Keeping in touch with friends was a good idea. I was able to message a few old friends too. Haven't really meditated yet though. Not sure if what I did counted because my mind kept on running. I couldn't sit still for 5 minutes. Too bad I can't go outdoors anymore because of total lockdown. My mom bought a lot of food so I don't even have the excuse of buying groceries this week.

Sorry I'm rambling... my mind is just all over the place right now... I had to write sometime, but can't seem to focus enough to do a decent edit. This will have to do. And... post.


----------



## Arthrospira (Feb 18, 2020)

Fennel said:


> No, my meds are a different class of prescription that only psychiatrists could prescribe. It's very controlled and I'm only allowed to buy a month's worth at a time... I guess I'm better off without them now, with the lockdown I won't be able to earn any money anytime soon and we need to buy food and supplies.
> 
> All our school activities are suspended indefinitely... The college might reopen next month, or next year, who knows? The city college and the students are too poor to afford online learning.
> 
> I tried the list... sometimes got all crazy with scheduling, that didn't work lol. The best I could do was list 3-5 things and get 1-2 done in a day. Good enough for a start, I guess. But it's also disappointing / discouraging.


I know, my meds are the same way but my regular pharmacist helps me out whenever I run out and can’t schedule an appointment, it also helps that I pay more than the worth of the drug so that he knows I’ll be back with my prescription to get my money back. Asking a pharmacist or visiting some other psychiatrist is definitely worth a try since those kinds of meds can cause withdrawal symptoms. Also bear in mind that some countries allow psychiatric drugs to be prescribed by GPs if they are used long-term. Of course if the quarantine laws allow it.

It’ll probably open during the summer, I highly doubt this will last a year. But you have access to internet, you can still read relevant material, review what you’ve learned so far or study things you haven’t seen in class yet. I’m doing the same, studying future topics and reviewing everything from day 1. It’d be smart to take adventage of this period to get ahead or at least not fall behind since others might also have the same idea.

Try Inside Job’s method in my Work&Study thread, I did and it worked wonders to find the motivation to study.

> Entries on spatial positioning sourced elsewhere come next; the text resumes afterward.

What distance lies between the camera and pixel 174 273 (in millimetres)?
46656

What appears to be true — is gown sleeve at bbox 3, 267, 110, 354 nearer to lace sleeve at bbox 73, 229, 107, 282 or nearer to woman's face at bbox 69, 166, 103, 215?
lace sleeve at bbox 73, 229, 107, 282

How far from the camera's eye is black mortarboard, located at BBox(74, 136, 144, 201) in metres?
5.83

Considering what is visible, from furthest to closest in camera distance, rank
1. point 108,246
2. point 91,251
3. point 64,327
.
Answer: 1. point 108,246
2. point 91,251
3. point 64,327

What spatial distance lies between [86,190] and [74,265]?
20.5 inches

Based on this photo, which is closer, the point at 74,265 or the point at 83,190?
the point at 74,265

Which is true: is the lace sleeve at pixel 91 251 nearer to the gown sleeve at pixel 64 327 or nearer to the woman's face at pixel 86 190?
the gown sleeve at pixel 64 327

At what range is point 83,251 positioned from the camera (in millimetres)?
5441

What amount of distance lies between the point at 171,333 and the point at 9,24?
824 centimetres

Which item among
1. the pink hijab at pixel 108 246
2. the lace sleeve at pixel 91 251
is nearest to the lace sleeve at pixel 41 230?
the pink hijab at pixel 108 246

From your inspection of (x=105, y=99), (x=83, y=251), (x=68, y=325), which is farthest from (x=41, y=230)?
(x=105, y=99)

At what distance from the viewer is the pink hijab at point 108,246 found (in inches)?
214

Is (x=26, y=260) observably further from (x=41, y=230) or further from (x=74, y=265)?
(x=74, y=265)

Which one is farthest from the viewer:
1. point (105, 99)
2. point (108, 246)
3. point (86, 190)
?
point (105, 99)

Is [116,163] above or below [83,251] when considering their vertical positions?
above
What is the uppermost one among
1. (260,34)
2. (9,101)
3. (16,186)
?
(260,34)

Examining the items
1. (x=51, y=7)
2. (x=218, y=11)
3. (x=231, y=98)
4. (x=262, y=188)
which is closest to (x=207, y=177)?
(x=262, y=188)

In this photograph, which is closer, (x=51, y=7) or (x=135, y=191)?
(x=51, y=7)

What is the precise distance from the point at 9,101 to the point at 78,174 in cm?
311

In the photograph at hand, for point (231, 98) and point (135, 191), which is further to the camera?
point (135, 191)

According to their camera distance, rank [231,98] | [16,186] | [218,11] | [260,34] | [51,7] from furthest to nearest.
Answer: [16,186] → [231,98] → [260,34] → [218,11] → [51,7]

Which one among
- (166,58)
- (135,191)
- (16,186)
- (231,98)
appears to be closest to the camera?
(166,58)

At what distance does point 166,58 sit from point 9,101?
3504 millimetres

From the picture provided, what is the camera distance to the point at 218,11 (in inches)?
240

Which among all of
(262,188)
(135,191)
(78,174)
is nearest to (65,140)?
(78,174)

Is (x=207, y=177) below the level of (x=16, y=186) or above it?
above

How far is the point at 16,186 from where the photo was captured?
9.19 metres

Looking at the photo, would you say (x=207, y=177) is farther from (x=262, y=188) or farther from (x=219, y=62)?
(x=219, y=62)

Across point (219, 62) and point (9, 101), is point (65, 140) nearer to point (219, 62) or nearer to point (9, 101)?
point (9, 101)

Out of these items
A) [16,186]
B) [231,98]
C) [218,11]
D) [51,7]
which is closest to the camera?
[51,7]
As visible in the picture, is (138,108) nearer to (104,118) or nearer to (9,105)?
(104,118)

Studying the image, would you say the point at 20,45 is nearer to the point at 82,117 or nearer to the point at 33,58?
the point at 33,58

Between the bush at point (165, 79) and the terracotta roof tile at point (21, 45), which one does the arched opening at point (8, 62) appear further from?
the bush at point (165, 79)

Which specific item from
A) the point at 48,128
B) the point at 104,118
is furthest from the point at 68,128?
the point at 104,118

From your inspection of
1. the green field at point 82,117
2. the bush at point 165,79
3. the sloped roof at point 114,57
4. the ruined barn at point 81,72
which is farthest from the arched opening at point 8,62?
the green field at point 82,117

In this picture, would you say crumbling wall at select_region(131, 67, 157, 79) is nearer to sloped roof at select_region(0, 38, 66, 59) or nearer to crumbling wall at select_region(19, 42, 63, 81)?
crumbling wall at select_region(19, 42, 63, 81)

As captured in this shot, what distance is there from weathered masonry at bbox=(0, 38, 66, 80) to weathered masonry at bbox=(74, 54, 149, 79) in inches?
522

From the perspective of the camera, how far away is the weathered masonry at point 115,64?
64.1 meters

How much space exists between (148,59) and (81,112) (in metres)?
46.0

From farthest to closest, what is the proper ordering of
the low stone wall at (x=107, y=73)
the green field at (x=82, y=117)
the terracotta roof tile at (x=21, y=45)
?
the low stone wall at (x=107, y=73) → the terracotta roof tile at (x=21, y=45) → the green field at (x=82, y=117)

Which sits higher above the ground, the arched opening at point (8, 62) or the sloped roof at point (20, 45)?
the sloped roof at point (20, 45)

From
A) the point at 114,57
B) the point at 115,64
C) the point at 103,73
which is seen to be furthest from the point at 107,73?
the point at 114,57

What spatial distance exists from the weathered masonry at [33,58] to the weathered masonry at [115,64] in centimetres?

I didn’t do anything else on my list but at least I can get the most important things out of the way.


----------



## MonarK (Jul 27, 2018)

Lovable said:


> And don't forget to laugh at weird things


I remember that from a few years ago. James is a gold standard in trolling, and his videos on spam emails were genius too.





Fennel said:


> I tried the list... sometimes got all crazy with scheduling, that didn't work lol. The best I could do was list 3-5 things and get 1-2 done in a day. Good enough for a start, I guess. But it's also disappointing / discouraging.
> 
> Sometimes I remember my dreams and note them down, yes. Lately they're weird. Not like any I'd dreamed before.
> 
> ...


1-2 things is a great start! It's all about building momentum, otherwise, you'll tire yourself out too soon. It might help to post about your dreams; in making sense of them, you might be able to better understand your disposition and it would bring some clarity to your mind, which you mentioned was all over the place. As per the hurt back, applying heat would do you use, as well as performing the exercise you were doing without the weights. The quickest way to recovery is usage, and as the back is all muscle and not joints, you can avoid the mistake of allowing the injury to linger.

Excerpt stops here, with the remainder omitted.